__DOCUMENT EXTRACT__.
= Beginning of Section =

Financial accounting can be defined as the process of collecting, recording, presently and analyzing and interpreting financial information for the users of financial statement [Robert, O. Igben 2007] Accounting is the language of modern business, a tool for business decision making. It is used by people associated with business, whether they are managers, owners, investors, bankers, lawyers, and accountant. It provides financial information to people inside and outside the organization who need and are authorized to have such information. A system like a computer in the most general sense of the word is a group of interrelated components that processed inputs into outputs to meet some objectives. An accounting information system is a group of components that processes raw data into financial information to meet the purpose of these internal and external users, however, when we talk of accounting information system we invariably refer to computer assisted techniques in accounting [Warren, 1997].
The objective of financial information is to provide useful information for making economic decision. The process of recording, aggregating and summarizing the effects of historical transactions in financial statements under a specified set of rules constitutes the bulk of financial accounting. Organizations such as commercial banks need the accounting information in carrying out their operations and transaction. Fortunately, the electronic computer as an electronic device for storing and analyzing information fed into it, for calculate or for controlling machinery automatically could be used to perform commercial banking products and operations and also aids managerial decision makers in planning and controlling of various business activities [Warren, Reeve, Fess, 1997].
1.1 BACKGROUND OF THE STUDY
Accounting information poses certain qualities necessary to satisfy user‟s need. Two basic qualities for general purpose accounting reports supplied to external user are:
It is important to realize that for the information to be of any use to management or external users, it has to be targeted at a specific decision. It is in this sense that the information may said to be relevant or pertinent to the decision. Relevance of accounting information is judged in relation to the user‟s situation. Also, accounting information signifies faithfulness, constancy and trustworthiness. As stated by Mandadur R. and Maurice H in their book Accounting Information System  page 9, one way of ensuring reliability in accounting information is to ensure adherence to accounting principles. Also R. W. Hilton and S. J. Swearing in perception of initial uncertainty as a detriment of information value [pg. 109-119] stipulated that „the value of any accounting information depends on its accuracy and its ability to reduce uncertainty”.

= End of Section =

Stored items:
= Beginning of Section =

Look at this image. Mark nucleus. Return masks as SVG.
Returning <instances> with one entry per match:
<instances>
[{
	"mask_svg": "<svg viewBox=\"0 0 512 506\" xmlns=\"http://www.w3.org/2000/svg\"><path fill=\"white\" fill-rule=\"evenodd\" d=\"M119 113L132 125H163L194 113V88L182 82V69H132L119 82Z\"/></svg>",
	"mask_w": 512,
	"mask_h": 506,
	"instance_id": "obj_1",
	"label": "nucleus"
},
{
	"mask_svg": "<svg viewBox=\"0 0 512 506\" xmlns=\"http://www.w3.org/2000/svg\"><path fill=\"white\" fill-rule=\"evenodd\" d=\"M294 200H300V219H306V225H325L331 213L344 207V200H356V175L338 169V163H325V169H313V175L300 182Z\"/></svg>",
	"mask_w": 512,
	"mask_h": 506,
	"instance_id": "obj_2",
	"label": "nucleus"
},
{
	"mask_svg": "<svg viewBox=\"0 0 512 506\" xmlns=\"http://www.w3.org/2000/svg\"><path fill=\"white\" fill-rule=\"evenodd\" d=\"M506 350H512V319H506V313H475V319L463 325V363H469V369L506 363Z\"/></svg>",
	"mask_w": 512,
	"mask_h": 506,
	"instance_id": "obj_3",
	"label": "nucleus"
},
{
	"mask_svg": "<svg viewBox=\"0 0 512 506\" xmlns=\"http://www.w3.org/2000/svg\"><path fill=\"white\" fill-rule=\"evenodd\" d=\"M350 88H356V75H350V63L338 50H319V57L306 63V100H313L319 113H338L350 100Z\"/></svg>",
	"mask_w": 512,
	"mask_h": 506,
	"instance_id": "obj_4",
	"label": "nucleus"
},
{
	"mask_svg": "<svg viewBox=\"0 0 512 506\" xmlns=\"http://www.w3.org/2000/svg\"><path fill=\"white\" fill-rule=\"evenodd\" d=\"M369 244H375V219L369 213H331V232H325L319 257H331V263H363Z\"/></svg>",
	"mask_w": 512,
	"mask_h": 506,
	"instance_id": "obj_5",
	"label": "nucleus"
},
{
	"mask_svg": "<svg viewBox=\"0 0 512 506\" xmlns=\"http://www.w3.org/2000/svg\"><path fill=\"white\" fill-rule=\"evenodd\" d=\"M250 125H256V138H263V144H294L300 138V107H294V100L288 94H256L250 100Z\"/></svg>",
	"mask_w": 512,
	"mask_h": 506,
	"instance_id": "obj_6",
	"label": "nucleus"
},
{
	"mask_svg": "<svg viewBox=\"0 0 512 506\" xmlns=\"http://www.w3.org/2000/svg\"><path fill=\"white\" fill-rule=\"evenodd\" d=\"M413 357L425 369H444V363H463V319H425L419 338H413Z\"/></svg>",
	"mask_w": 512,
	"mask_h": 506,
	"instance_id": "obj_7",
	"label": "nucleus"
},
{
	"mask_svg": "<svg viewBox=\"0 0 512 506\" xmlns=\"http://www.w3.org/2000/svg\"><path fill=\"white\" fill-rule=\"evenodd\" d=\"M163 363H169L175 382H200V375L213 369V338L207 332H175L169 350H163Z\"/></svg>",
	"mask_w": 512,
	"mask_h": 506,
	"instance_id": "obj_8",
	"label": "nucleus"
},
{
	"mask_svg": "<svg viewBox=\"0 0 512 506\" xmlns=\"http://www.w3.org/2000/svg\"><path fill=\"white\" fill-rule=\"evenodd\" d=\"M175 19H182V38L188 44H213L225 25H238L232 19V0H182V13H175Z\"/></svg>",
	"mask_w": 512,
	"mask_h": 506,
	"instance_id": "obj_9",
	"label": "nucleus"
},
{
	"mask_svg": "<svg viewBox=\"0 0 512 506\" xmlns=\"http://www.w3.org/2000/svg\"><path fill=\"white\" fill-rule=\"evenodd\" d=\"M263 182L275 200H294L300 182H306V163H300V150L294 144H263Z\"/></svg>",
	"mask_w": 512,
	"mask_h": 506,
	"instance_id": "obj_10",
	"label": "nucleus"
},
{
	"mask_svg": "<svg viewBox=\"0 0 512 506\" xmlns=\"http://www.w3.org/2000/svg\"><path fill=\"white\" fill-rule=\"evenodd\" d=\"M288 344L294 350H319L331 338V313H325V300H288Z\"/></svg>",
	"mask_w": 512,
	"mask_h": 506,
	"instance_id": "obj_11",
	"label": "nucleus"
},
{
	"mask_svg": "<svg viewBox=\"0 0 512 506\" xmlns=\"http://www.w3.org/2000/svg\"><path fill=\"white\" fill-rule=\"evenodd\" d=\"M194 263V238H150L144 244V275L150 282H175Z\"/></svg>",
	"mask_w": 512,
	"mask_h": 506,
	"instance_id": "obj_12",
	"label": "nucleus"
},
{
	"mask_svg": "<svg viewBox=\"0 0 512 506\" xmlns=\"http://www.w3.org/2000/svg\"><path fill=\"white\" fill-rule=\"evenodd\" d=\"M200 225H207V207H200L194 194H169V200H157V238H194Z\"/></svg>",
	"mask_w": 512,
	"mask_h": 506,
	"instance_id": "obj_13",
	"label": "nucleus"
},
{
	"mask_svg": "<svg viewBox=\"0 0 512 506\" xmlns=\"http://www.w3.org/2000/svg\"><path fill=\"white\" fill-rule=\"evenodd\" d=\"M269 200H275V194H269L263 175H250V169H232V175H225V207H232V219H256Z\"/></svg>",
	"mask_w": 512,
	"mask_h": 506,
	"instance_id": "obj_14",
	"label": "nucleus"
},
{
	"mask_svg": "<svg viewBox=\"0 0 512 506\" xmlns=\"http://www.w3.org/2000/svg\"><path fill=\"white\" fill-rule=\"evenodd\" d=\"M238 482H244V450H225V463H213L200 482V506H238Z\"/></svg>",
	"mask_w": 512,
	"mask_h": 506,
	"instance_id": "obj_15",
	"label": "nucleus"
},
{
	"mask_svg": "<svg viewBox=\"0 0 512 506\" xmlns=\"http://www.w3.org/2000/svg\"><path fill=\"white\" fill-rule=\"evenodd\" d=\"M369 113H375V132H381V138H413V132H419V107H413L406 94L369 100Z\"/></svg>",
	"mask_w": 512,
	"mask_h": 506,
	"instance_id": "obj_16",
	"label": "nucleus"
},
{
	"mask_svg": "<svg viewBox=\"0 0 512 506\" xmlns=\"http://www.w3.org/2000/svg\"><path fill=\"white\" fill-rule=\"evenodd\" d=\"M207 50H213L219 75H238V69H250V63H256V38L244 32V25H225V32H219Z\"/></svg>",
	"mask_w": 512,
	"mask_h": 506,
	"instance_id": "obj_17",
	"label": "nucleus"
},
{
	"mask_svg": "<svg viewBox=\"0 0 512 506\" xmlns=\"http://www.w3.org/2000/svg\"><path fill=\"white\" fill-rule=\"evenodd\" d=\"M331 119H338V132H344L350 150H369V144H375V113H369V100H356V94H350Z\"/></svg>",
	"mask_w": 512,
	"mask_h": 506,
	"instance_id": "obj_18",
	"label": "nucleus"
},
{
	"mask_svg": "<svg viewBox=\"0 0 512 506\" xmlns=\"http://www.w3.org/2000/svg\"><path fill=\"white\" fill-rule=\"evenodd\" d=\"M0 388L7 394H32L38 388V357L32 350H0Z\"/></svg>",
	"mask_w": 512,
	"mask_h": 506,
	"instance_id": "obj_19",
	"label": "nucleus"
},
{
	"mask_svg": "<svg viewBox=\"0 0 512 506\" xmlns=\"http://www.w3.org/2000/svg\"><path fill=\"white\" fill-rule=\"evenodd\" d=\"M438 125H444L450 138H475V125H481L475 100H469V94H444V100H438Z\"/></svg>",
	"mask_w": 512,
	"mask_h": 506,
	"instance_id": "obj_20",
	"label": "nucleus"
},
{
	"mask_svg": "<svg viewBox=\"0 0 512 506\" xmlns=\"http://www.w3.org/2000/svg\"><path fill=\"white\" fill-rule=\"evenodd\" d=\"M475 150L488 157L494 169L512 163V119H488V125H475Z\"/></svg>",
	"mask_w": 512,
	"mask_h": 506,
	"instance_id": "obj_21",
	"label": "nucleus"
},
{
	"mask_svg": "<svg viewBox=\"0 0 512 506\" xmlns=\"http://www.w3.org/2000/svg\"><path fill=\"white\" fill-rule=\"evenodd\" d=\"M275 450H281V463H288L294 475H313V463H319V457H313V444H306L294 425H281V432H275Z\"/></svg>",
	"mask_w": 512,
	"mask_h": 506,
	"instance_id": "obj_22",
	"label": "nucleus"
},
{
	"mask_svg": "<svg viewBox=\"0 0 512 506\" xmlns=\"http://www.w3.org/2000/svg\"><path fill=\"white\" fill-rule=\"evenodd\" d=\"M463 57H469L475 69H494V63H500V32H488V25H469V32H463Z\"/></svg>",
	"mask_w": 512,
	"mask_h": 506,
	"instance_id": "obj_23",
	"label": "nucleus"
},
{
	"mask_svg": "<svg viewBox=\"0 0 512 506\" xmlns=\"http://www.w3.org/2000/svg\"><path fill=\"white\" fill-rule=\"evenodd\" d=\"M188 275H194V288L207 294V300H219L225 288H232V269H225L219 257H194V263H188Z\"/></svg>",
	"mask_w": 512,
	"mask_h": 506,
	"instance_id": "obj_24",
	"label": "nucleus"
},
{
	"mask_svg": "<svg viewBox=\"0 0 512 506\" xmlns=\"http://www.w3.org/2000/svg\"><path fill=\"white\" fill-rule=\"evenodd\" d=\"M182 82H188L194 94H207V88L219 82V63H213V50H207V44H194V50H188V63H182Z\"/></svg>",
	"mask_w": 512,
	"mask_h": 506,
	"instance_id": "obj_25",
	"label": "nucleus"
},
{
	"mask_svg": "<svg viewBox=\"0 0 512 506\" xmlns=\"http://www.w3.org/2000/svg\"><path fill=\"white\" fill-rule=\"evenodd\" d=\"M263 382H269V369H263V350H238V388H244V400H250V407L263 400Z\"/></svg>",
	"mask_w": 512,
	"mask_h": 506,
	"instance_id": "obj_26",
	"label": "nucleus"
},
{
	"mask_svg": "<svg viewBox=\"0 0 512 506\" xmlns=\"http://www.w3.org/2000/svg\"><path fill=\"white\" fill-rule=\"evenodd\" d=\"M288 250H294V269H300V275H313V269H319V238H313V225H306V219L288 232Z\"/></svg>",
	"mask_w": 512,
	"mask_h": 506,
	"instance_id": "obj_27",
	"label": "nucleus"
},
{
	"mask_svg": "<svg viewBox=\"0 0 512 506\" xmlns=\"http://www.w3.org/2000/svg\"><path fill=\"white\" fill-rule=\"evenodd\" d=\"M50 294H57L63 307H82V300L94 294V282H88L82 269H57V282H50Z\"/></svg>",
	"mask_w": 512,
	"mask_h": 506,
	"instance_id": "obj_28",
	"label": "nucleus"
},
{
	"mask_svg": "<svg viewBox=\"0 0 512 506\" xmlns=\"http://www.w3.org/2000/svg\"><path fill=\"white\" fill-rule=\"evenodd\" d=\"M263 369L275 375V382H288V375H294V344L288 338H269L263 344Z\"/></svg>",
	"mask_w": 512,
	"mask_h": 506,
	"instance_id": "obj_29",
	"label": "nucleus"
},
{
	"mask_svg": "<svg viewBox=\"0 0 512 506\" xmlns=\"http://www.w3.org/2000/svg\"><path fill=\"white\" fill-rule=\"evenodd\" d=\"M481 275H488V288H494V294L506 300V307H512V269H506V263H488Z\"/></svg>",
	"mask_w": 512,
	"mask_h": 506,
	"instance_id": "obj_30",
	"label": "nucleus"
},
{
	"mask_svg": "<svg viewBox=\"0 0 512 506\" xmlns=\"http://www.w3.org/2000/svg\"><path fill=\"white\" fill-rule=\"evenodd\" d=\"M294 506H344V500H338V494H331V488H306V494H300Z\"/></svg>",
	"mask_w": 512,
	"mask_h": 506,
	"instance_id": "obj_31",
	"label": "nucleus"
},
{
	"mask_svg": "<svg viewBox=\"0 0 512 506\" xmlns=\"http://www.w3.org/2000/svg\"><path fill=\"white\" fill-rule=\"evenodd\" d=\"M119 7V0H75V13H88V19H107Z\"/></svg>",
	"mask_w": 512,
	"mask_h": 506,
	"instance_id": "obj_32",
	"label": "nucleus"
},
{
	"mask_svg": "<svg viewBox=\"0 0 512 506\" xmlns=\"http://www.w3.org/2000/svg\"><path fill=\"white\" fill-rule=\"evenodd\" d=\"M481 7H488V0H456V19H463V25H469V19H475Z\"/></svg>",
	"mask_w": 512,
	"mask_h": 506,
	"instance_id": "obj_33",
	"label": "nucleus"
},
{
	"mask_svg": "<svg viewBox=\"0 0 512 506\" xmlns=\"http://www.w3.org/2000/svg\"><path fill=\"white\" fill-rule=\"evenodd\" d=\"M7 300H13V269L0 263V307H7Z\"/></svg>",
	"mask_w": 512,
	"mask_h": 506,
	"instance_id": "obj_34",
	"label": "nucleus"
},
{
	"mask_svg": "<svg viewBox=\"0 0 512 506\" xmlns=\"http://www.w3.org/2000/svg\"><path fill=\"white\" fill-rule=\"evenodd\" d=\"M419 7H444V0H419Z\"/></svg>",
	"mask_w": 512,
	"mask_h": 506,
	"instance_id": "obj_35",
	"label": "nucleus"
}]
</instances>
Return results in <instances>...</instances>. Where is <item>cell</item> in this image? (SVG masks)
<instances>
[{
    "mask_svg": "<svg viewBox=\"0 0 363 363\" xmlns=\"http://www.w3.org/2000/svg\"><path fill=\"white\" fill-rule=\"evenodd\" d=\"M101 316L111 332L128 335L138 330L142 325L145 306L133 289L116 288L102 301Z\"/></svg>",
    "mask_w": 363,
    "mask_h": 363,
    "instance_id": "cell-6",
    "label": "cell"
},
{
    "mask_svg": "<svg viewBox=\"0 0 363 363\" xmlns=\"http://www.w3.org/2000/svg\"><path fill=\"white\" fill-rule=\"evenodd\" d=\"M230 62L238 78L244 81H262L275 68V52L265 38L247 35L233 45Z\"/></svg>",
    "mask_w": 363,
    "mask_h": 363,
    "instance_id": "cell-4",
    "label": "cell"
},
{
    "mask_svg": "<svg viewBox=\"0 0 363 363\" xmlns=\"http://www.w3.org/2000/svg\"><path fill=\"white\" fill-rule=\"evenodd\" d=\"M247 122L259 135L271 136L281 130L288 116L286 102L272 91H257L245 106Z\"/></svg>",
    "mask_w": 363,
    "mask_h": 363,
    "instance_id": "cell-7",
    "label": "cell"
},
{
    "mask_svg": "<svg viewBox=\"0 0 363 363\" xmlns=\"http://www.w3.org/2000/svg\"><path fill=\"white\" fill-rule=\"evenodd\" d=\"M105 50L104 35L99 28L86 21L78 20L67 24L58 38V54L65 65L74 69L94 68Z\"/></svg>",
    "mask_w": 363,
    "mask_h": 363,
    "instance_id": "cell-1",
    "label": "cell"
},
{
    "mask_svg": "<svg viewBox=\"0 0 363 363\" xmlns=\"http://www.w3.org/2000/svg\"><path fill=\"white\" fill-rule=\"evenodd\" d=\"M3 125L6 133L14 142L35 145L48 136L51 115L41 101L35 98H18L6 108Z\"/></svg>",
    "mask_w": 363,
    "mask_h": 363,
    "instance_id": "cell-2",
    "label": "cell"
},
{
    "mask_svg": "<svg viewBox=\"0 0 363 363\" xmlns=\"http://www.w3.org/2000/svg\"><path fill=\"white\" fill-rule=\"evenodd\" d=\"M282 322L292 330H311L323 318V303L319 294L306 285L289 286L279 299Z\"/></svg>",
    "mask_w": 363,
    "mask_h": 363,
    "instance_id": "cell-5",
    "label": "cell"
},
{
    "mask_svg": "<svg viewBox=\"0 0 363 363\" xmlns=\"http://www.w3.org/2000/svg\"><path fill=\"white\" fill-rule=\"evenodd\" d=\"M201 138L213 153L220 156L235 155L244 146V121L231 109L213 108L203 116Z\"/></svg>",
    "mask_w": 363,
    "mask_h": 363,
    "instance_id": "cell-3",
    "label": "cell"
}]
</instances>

= End of Section =

__TASK DIRECTIONS__. From the text on financial accounting, list the people it names as using accounting.

__RESPONSE BOX__. managers, owners, investors, bankers, lawyers, accountant